Most people do not want Government Intervention for a number of reasons, but primarily because it just doesn’t work. The Chinese Government have implemented the worlds biggest censorship mechanism, and yet it is still bypassed by multiple users.
The Chinese, in fact, have an advantage because they have managed to convince their populace that the censorship is for their own good. Many of those who may otherwise bypass don’t purely because they believe the Government must be acting in their best interests.
It seems unlikely that this culture of faith will ever form in the UK, especially as each of us is able to read exactly what the consequences of it are in China.
Government Intervention/Regulation will also cost a lot of money, the hardware required does not come cheaply and every taxpayer (or Internet subscriber) will bear part of the cost, whether they have children or not.
A cost that will be needlessly spent on an intrusive and ineffective solution, we’ve already shown above how easily the two main mechanisms can be bypassed. We certainly don’t want the Government to give their censorship hardware the ability to read our encrypted connections as all pretence of privacy can be abandoned at that point!
The experiment with the Great Australian Firewall has shown just what a slippery slope Government mandated censorship is. The GAF was implemented to block ‘illegal’ content such as Child pornography and the more extreme adult pornography. It soon came out, however, that ministers had been misusing the system leading to the blocking of
A Queensland Dentist
A Kennel Operator
A Photographers website (all images were rated PG by the Australian rating committee)

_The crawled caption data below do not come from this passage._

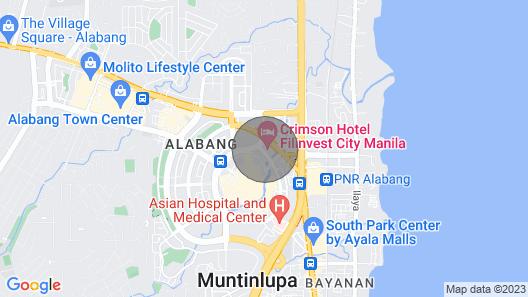 Posh Entrata Soho Suite-- Festival Mall View Map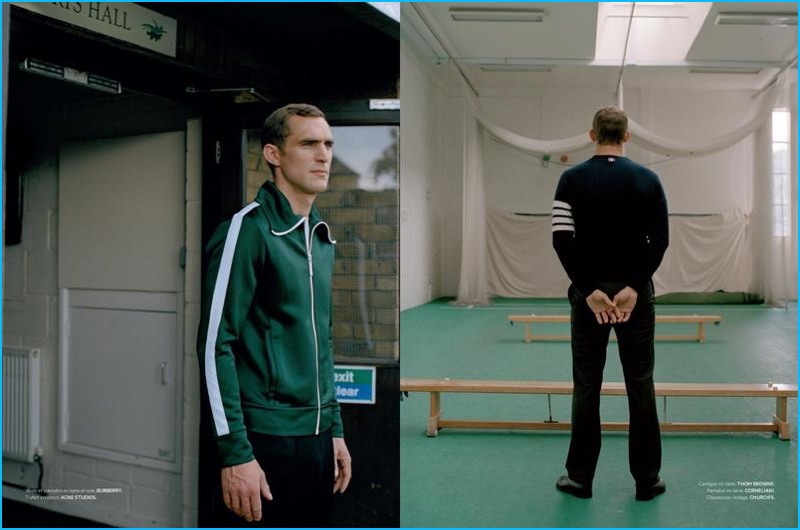 Going casual, Will Chalker models a wardrobe, which includes fall standouts such as Burberry's green track jacket.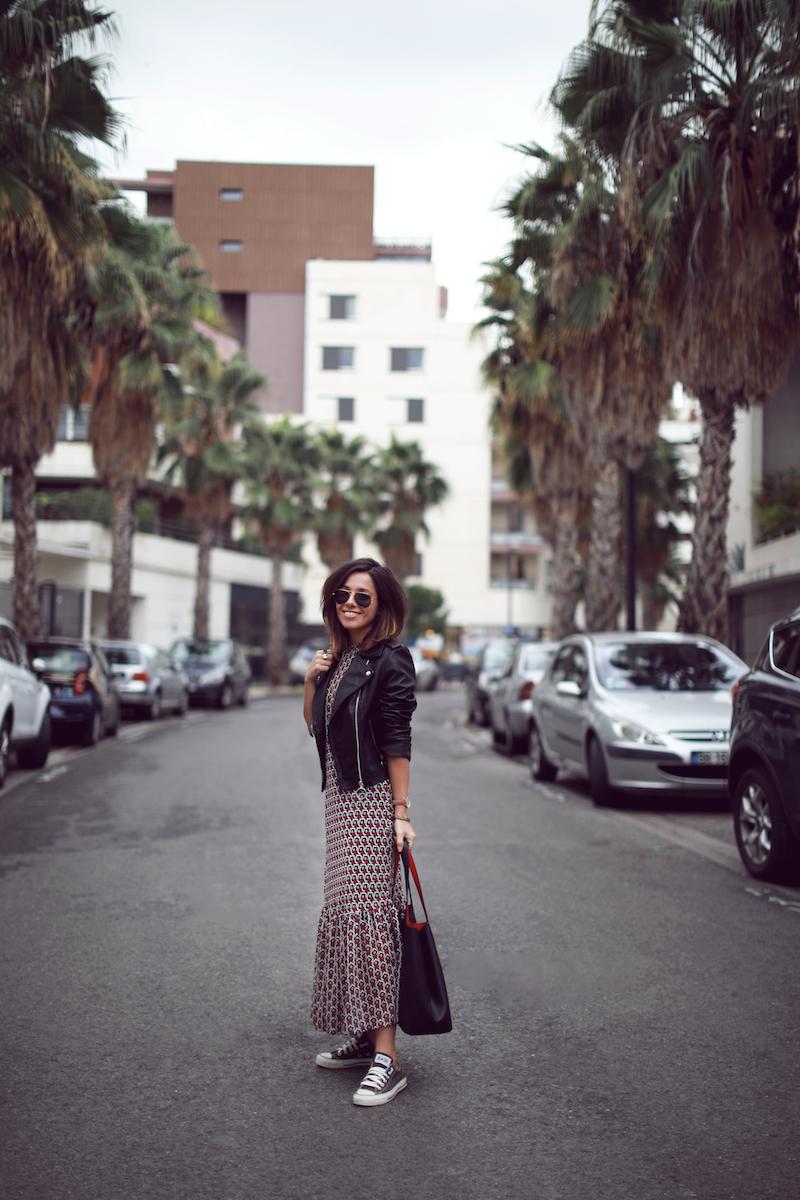 Fall dress ♥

A site relating to Euthanasia
An Encyclopedia Dramatica article titled “Aboriginal”
The IWF is the UK’s blacklist based filtering system for child-abuse material. It is voluntarily implemented by the Internet Service Providers (i.e. BT, Virgin etc) and is often held up as an example of how censorship can work.
However those who would hold the IWF as a shining light often neglect to mention it’s spotty history, or the concerns relating to due process;
The IWF reported a site to the UK Police for containing fictitious erotic material of an extreme nature, this led to the unsuccessful prosecution of the site operator (the prosecution offered no evidence)

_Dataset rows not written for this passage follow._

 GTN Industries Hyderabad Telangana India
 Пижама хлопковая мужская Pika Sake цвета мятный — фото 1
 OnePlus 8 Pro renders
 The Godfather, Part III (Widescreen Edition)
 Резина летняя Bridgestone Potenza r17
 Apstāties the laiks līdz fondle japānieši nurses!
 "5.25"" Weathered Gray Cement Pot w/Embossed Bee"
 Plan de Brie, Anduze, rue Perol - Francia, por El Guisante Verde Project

In 2008, all UK users were blocked from editing Wikipedia articles after the IWF added a Wikipedia page to the blacklist, forcing all users to appear to originate from the same IP address. The IWF later rescinded the block (more info below).
In 2009 the IWF blocked the Internet Archive in it’s entirety despite their policy to only block the specific content. It was blamed on a ‘technical hitch’ but the content causing the issue never became publicly known
Concerns regarding due process have arisen because the IWF does not just block illegal content, it also blocks content which it believes may be illegal under UK law.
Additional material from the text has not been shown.